_Written request_: In the neutralization problem, what mass of NaOH does the worked solution find in the mixture?

_Document passage_:
Question

100 g of a mixture of $NaOH$ and $Na_{2}SO_{4}$ is neutralized by 100 ml of 0.5M $H_{2}SO_{4}$. What is the amount of $Na_{2}SO_{4}$ present in the mixture?}

• A. 82 g
• B. 96 g
• C. 88 g
• D. 92 g

Hint:

Only the base ($NaOH$) is neutralized by the acid; the salt ($Na_{2}SO_{4}$) remains inert in this reaction.

Answer 1

The Correct Option is B

Step 1: Concept
$Na_{2}SO_{4}$ is a salt and does not react with $H_{2}SO_{4}$. Only $NaOH$ reacts with $H_{2}SO_{4}$ in a neutralization reaction: $2NaOH + H_{2}SO_{4} \rightarrow Na_{2}SO_{4} + 2H_{2}O$.

Step 2: Meaning
Moles of $H_{2}SO_{4} = Molarity \times Volume(L) = 0.5 \times 0.1 = 0.05$ moles.

Step 3: Analysis
From the balanced equation, 1 mole of $H_{2}SO_{4}$ reacts with 2 moles of $NaOH$. So, moles of $NaOH = 2 \times 0.05 = 0.1$ moles. Mass of $NaOH = 0.1 \times 40$ g/mol $= 4$ g.

Step 4: Conclusion
Mass of $Na_{2}SO_{4} = Total\ mass - Mass\ of\ NaOH = 100\ g - 4\ g = 96\ g$. Final Answer: (B)

_Record set_:
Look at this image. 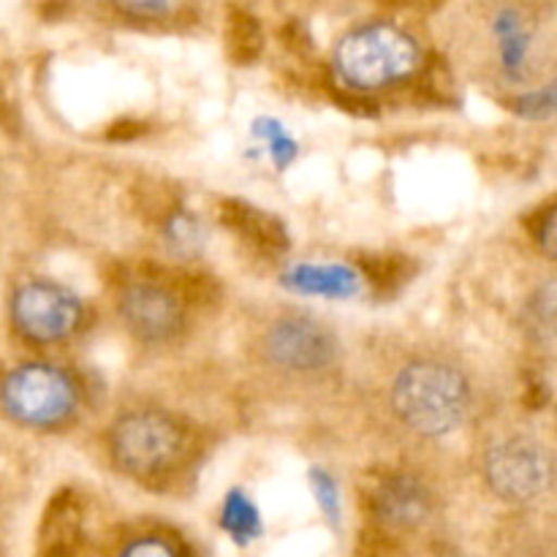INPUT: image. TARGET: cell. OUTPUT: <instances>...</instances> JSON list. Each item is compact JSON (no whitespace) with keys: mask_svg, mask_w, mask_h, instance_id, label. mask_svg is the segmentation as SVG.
Instances as JSON below:
<instances>
[{"mask_svg":"<svg viewBox=\"0 0 557 557\" xmlns=\"http://www.w3.org/2000/svg\"><path fill=\"white\" fill-rule=\"evenodd\" d=\"M446 33L462 63L509 92L553 79V0H460Z\"/></svg>","mask_w":557,"mask_h":557,"instance_id":"1","label":"cell"},{"mask_svg":"<svg viewBox=\"0 0 557 557\" xmlns=\"http://www.w3.org/2000/svg\"><path fill=\"white\" fill-rule=\"evenodd\" d=\"M103 449L120 476L150 493H174L188 484L205 460V444L194 422L150 403L120 408L107 424Z\"/></svg>","mask_w":557,"mask_h":557,"instance_id":"2","label":"cell"},{"mask_svg":"<svg viewBox=\"0 0 557 557\" xmlns=\"http://www.w3.org/2000/svg\"><path fill=\"white\" fill-rule=\"evenodd\" d=\"M384 403L408 438L444 441L471 422L476 384L460 359L444 351H413L392 370Z\"/></svg>","mask_w":557,"mask_h":557,"instance_id":"3","label":"cell"},{"mask_svg":"<svg viewBox=\"0 0 557 557\" xmlns=\"http://www.w3.org/2000/svg\"><path fill=\"white\" fill-rule=\"evenodd\" d=\"M199 275L136 267L123 270L112 281V308L131 341L147 348H166L180 343L190 330L201 305Z\"/></svg>","mask_w":557,"mask_h":557,"instance_id":"4","label":"cell"},{"mask_svg":"<svg viewBox=\"0 0 557 557\" xmlns=\"http://www.w3.org/2000/svg\"><path fill=\"white\" fill-rule=\"evenodd\" d=\"M253 362L277 384L324 386L341 373V337L310 310L277 308L253 330Z\"/></svg>","mask_w":557,"mask_h":557,"instance_id":"5","label":"cell"},{"mask_svg":"<svg viewBox=\"0 0 557 557\" xmlns=\"http://www.w3.org/2000/svg\"><path fill=\"white\" fill-rule=\"evenodd\" d=\"M330 65L337 85L370 96L411 82L424 69V47L400 22L370 20L337 38Z\"/></svg>","mask_w":557,"mask_h":557,"instance_id":"6","label":"cell"},{"mask_svg":"<svg viewBox=\"0 0 557 557\" xmlns=\"http://www.w3.org/2000/svg\"><path fill=\"white\" fill-rule=\"evenodd\" d=\"M87 408V384L69 364L27 359L0 373V417L30 433H65Z\"/></svg>","mask_w":557,"mask_h":557,"instance_id":"7","label":"cell"},{"mask_svg":"<svg viewBox=\"0 0 557 557\" xmlns=\"http://www.w3.org/2000/svg\"><path fill=\"white\" fill-rule=\"evenodd\" d=\"M479 473L500 504L533 509L555 487L553 446L531 428L493 430L479 446Z\"/></svg>","mask_w":557,"mask_h":557,"instance_id":"8","label":"cell"},{"mask_svg":"<svg viewBox=\"0 0 557 557\" xmlns=\"http://www.w3.org/2000/svg\"><path fill=\"white\" fill-rule=\"evenodd\" d=\"M359 504L375 536L386 542L411 539L433 525L438 515V493L422 471L406 466H384L370 471L359 487Z\"/></svg>","mask_w":557,"mask_h":557,"instance_id":"9","label":"cell"},{"mask_svg":"<svg viewBox=\"0 0 557 557\" xmlns=\"http://www.w3.org/2000/svg\"><path fill=\"white\" fill-rule=\"evenodd\" d=\"M9 324L22 343L54 348L82 337L90 326L85 297L52 277H25L9 294Z\"/></svg>","mask_w":557,"mask_h":557,"instance_id":"10","label":"cell"},{"mask_svg":"<svg viewBox=\"0 0 557 557\" xmlns=\"http://www.w3.org/2000/svg\"><path fill=\"white\" fill-rule=\"evenodd\" d=\"M85 528L87 509L82 493L71 487L54 493L38 528V557H79Z\"/></svg>","mask_w":557,"mask_h":557,"instance_id":"11","label":"cell"},{"mask_svg":"<svg viewBox=\"0 0 557 557\" xmlns=\"http://www.w3.org/2000/svg\"><path fill=\"white\" fill-rule=\"evenodd\" d=\"M218 218L228 232L237 234L250 250L264 256H281L288 250V232L272 212L243 199H223Z\"/></svg>","mask_w":557,"mask_h":557,"instance_id":"12","label":"cell"},{"mask_svg":"<svg viewBox=\"0 0 557 557\" xmlns=\"http://www.w3.org/2000/svg\"><path fill=\"white\" fill-rule=\"evenodd\" d=\"M107 557H199L194 544L169 525H134L114 539Z\"/></svg>","mask_w":557,"mask_h":557,"instance_id":"13","label":"cell"},{"mask_svg":"<svg viewBox=\"0 0 557 557\" xmlns=\"http://www.w3.org/2000/svg\"><path fill=\"white\" fill-rule=\"evenodd\" d=\"M103 14L134 27H166L185 20L199 0H92Z\"/></svg>","mask_w":557,"mask_h":557,"instance_id":"14","label":"cell"},{"mask_svg":"<svg viewBox=\"0 0 557 557\" xmlns=\"http://www.w3.org/2000/svg\"><path fill=\"white\" fill-rule=\"evenodd\" d=\"M417 267L403 253H368L359 259V275L379 297H392L413 277Z\"/></svg>","mask_w":557,"mask_h":557,"instance_id":"15","label":"cell"},{"mask_svg":"<svg viewBox=\"0 0 557 557\" xmlns=\"http://www.w3.org/2000/svg\"><path fill=\"white\" fill-rule=\"evenodd\" d=\"M292 288L294 292H305V294H335V297H348V294L357 292V277L359 272L351 270H341V267H315V264H305V267H294L292 270Z\"/></svg>","mask_w":557,"mask_h":557,"instance_id":"16","label":"cell"},{"mask_svg":"<svg viewBox=\"0 0 557 557\" xmlns=\"http://www.w3.org/2000/svg\"><path fill=\"white\" fill-rule=\"evenodd\" d=\"M221 528L237 544H250L261 536V517L253 500L243 490H232L223 500L221 509Z\"/></svg>","mask_w":557,"mask_h":557,"instance_id":"17","label":"cell"},{"mask_svg":"<svg viewBox=\"0 0 557 557\" xmlns=\"http://www.w3.org/2000/svg\"><path fill=\"white\" fill-rule=\"evenodd\" d=\"M555 281L547 277L542 286L533 292L525 308V326L531 332L533 343L553 351L555 346Z\"/></svg>","mask_w":557,"mask_h":557,"instance_id":"18","label":"cell"},{"mask_svg":"<svg viewBox=\"0 0 557 557\" xmlns=\"http://www.w3.org/2000/svg\"><path fill=\"white\" fill-rule=\"evenodd\" d=\"M525 228L531 234L533 245L544 259H555V245H557V205L555 199H547L539 205L531 215L525 218Z\"/></svg>","mask_w":557,"mask_h":557,"instance_id":"19","label":"cell"},{"mask_svg":"<svg viewBox=\"0 0 557 557\" xmlns=\"http://www.w3.org/2000/svg\"><path fill=\"white\" fill-rule=\"evenodd\" d=\"M228 54L234 63H256L261 54V33L256 22H237L228 33Z\"/></svg>","mask_w":557,"mask_h":557,"instance_id":"20","label":"cell"},{"mask_svg":"<svg viewBox=\"0 0 557 557\" xmlns=\"http://www.w3.org/2000/svg\"><path fill=\"white\" fill-rule=\"evenodd\" d=\"M313 490H315V500H319V506H321V511L326 515V520L337 522V517H341V495H337L335 482H332L324 471H315L313 473Z\"/></svg>","mask_w":557,"mask_h":557,"instance_id":"21","label":"cell"},{"mask_svg":"<svg viewBox=\"0 0 557 557\" xmlns=\"http://www.w3.org/2000/svg\"><path fill=\"white\" fill-rule=\"evenodd\" d=\"M525 557H553V549H549V547L547 549H536V555L531 553V555H525Z\"/></svg>","mask_w":557,"mask_h":557,"instance_id":"22","label":"cell"},{"mask_svg":"<svg viewBox=\"0 0 557 557\" xmlns=\"http://www.w3.org/2000/svg\"><path fill=\"white\" fill-rule=\"evenodd\" d=\"M389 3H403V5H413V3H428V0H389Z\"/></svg>","mask_w":557,"mask_h":557,"instance_id":"23","label":"cell"}]
</instances>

_Full output_: 4 g